**TEXT EXTRACT:**
******************************

FIRST AMENDMENT TO LIMITED LIABILITY COMPANY OPERATING AGREEMENT FOR PREMIER ENTERTAINMENT BILOXI, LLC
Exhibit 3.1
FIRST AMENDMENT TO
LIMITED LIABILITY COMPANY OPERATING AGREEMENT FOR
PREMIER ENTERTAINMENT BILOXI, LLC
This First Amendment to Limited Liability Company Operating Agreement (this “Amendment”), for Premier Entertainment Biloxi, LLC, a Delaware limited liability company (the “Company”), is made and effective as of January 24, 2005, by and among the undersigned members of the Company (the “Members”) and the other signatories hereto.
RECITALS
A. The Members are parties to that certain Limited Liability Company Operating Agreement of the Company dated and effective as of January 23, 2004 (as amended, the “Operating Agreement”). The Operating Agreement memorializes the agreement of the Members with respect to the conduct and the business of the Company.

******************************

**EXTRACTED RECORDS:**

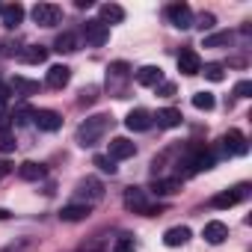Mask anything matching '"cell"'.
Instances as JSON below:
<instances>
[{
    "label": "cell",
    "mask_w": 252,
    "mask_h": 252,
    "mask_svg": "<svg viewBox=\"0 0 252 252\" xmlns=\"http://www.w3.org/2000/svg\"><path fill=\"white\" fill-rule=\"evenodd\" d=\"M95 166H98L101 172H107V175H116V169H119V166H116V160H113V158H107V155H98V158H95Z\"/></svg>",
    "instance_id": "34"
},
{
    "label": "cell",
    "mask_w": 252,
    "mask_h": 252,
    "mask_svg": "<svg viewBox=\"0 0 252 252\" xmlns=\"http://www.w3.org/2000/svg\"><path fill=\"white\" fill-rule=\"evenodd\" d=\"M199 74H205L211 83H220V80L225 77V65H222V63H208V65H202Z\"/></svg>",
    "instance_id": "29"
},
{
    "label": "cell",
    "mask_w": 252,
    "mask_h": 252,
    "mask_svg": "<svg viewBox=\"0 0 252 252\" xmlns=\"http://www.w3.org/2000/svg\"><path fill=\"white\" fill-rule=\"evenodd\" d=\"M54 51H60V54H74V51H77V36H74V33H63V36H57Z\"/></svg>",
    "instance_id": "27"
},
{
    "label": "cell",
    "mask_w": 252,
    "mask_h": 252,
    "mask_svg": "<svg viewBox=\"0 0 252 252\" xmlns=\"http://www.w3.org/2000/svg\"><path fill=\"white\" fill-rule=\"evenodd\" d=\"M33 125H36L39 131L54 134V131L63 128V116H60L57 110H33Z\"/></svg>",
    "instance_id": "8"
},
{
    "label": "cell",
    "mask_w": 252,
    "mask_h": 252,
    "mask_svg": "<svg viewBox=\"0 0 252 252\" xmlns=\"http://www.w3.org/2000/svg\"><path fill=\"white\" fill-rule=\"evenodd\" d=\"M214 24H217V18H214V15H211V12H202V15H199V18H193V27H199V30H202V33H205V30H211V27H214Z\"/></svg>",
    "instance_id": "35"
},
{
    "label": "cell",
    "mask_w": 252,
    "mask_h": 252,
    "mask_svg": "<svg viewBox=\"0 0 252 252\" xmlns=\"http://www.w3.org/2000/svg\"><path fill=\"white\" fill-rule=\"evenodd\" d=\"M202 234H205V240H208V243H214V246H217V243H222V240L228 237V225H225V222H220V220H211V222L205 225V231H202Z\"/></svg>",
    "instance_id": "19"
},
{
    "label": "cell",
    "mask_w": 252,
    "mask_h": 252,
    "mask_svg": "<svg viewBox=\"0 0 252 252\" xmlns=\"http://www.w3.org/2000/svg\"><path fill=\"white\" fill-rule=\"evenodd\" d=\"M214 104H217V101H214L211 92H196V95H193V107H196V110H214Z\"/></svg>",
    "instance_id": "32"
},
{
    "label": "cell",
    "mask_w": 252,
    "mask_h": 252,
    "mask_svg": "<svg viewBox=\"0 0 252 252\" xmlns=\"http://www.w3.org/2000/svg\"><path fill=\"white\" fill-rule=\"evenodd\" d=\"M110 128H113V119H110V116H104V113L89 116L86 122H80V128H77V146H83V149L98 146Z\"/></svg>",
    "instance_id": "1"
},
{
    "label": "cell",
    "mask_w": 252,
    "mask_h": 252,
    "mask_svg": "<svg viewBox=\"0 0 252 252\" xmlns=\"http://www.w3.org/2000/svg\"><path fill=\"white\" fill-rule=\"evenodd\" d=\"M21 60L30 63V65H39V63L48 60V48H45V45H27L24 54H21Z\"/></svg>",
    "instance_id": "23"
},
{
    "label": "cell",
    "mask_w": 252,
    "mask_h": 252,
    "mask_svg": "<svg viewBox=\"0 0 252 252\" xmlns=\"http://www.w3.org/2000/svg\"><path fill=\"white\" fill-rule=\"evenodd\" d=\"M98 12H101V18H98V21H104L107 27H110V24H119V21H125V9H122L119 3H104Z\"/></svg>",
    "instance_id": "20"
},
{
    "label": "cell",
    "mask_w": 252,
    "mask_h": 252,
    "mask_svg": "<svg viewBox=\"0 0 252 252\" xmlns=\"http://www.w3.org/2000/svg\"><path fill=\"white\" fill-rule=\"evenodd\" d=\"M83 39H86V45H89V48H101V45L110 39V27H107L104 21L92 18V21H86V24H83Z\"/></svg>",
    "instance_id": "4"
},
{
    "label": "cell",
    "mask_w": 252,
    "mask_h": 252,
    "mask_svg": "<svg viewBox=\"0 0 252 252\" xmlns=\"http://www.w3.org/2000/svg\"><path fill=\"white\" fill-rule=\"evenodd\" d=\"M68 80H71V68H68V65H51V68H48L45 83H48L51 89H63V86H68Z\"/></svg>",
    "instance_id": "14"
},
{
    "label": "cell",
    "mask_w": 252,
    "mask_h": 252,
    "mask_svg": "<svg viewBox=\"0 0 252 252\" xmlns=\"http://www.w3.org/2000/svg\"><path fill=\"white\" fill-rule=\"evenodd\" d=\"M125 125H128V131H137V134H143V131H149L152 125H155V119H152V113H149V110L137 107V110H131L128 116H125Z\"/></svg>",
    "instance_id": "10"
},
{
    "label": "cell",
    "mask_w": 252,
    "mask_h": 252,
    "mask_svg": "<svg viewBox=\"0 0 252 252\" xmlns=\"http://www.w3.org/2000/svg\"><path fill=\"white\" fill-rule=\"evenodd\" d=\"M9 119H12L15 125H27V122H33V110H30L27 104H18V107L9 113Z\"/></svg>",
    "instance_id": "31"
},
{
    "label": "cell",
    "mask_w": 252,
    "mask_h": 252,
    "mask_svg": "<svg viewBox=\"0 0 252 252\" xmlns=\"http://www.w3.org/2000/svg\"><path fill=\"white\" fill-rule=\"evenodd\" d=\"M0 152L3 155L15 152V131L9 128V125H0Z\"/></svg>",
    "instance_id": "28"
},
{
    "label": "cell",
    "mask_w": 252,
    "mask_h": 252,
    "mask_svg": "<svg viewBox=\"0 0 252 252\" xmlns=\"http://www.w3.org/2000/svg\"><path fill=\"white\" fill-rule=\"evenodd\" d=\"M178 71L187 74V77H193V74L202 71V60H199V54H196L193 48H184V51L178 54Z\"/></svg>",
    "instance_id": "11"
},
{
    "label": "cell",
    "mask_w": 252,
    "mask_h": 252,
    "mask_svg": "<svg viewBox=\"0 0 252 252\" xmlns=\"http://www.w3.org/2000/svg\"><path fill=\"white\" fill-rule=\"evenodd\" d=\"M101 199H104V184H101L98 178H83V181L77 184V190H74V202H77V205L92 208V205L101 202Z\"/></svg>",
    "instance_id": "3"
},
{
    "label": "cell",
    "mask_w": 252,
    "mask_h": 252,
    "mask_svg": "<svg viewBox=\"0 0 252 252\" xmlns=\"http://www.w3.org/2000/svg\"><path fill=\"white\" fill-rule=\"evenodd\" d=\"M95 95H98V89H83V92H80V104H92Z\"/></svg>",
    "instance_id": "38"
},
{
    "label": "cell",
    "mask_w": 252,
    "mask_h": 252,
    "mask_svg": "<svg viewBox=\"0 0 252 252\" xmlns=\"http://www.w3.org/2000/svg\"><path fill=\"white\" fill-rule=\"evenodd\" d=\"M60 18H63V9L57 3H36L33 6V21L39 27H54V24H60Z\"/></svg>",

******************************

**DIRECTIVES:**
1. Translate this sentence from the operating agreement amendment into Spanish: "The Operating Agreement memorializes the agreement of the Members with respect to the conduct and the business of the Company."
2. Continue the operating agreement amendment, picking up right after its last sentence.

**EXERCISE RESPONSES:**
1. El Acuerdo Operativo documenta el acuerdo de los Miembros con respecto a la conducción y los negocios de la Compañía.

2.
B. The Members desire to amend the Operating Agreement on the terms and subject to the conditions set forth herein.
AGREEMENT
NOW, THEREFORE, in consideration of the premises herein contained, and for other good and valuable consideration (the receipt, sufficiency and adequacy of which are hereby acknowledged), the parties hereto (intending to be legally bound) hereby agree as follows:
1. Definitions. Terms capitalized herein and not otherwise defined herein shall have the meanings ascribed to such terms in the Operating Agreement, as amended by this Amendment.
2. Establishment of Class C Common Units.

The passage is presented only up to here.